PEAR-TNBC
Research type
Research Study
Full title
Prospective Evaluation of image-based Artificial intelligence Research and development tool for precision neoadjuvant Triple-Negative Breast Cancer treatment (PEAR-TNBC)
IRAS ID
295589
Contact name
Peter Hall
Contact email
Sponsor organisation
Ourotech Limited (trading as Pear Bio)
Duration of Study in the UK
1 years, 10 months, 15 days
Research summary
Triple negative breast cancer (TNBC) is a subtype of breast cancer that is associated with a worse survival than other types of breast cancer.

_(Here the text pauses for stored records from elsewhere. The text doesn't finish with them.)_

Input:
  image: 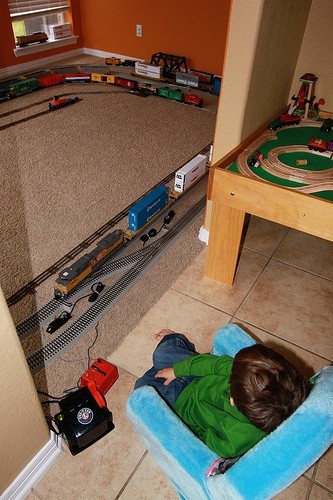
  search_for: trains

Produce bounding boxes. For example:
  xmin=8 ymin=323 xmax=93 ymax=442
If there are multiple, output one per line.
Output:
xmin=52 ymin=153 xmax=207 ymax=300
xmin=0 ymin=72 xmax=204 ymax=108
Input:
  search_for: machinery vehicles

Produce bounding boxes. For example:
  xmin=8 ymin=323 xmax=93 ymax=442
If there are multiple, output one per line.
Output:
xmin=16 ymin=31 xmax=48 ymax=47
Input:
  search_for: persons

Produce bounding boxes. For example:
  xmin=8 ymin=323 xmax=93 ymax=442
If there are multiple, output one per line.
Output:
xmin=133 ymin=328 xmax=306 ymax=458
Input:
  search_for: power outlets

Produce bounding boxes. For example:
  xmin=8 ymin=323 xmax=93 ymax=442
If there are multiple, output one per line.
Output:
xmin=136 ymin=25 xmax=142 ymax=37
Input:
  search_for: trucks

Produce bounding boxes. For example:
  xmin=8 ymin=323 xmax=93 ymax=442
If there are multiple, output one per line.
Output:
xmin=267 ymin=114 xmax=303 ymax=131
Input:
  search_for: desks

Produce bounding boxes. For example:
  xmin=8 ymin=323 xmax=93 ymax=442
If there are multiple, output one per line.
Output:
xmin=203 ymin=104 xmax=333 ymax=287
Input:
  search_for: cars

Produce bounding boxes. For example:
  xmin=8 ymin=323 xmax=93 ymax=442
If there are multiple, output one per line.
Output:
xmin=307 ymin=137 xmax=327 ymax=152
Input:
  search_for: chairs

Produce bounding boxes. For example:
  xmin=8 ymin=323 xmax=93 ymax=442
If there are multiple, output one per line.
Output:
xmin=125 ymin=323 xmax=333 ymax=499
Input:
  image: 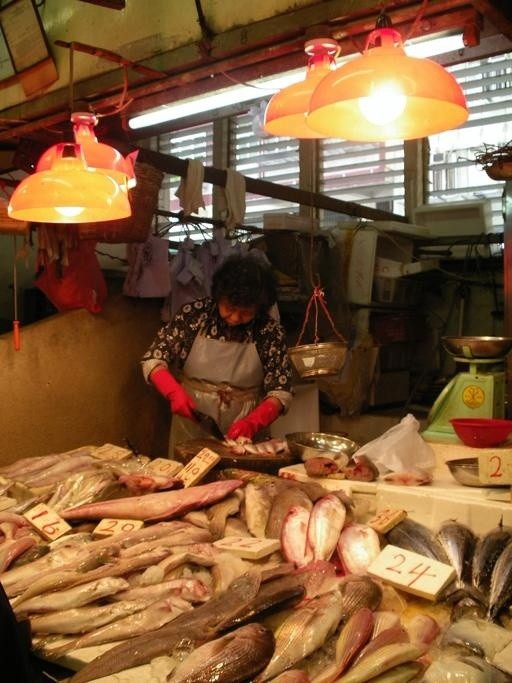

Patients whose TNBC has not spread to distant sites in the body (non-metastatic) are usually treated with chemotherapy followed by surgery. If there is no sign of the cancer remaining in any of the specimens removed at surgery, called a pathological complete response (pCR), then the outcomes are significantly better than if any cancer remains (non-pCR), with the risk of recurrence and death being reduced by around 75-80%. Using current chemotherapy combinations, the pCR rate in patients with TNBC is only around 40%. There is no test presently to determine the optimal combination of chemotherapy drugs to achieve a pCR for an individual patient’s TNBC.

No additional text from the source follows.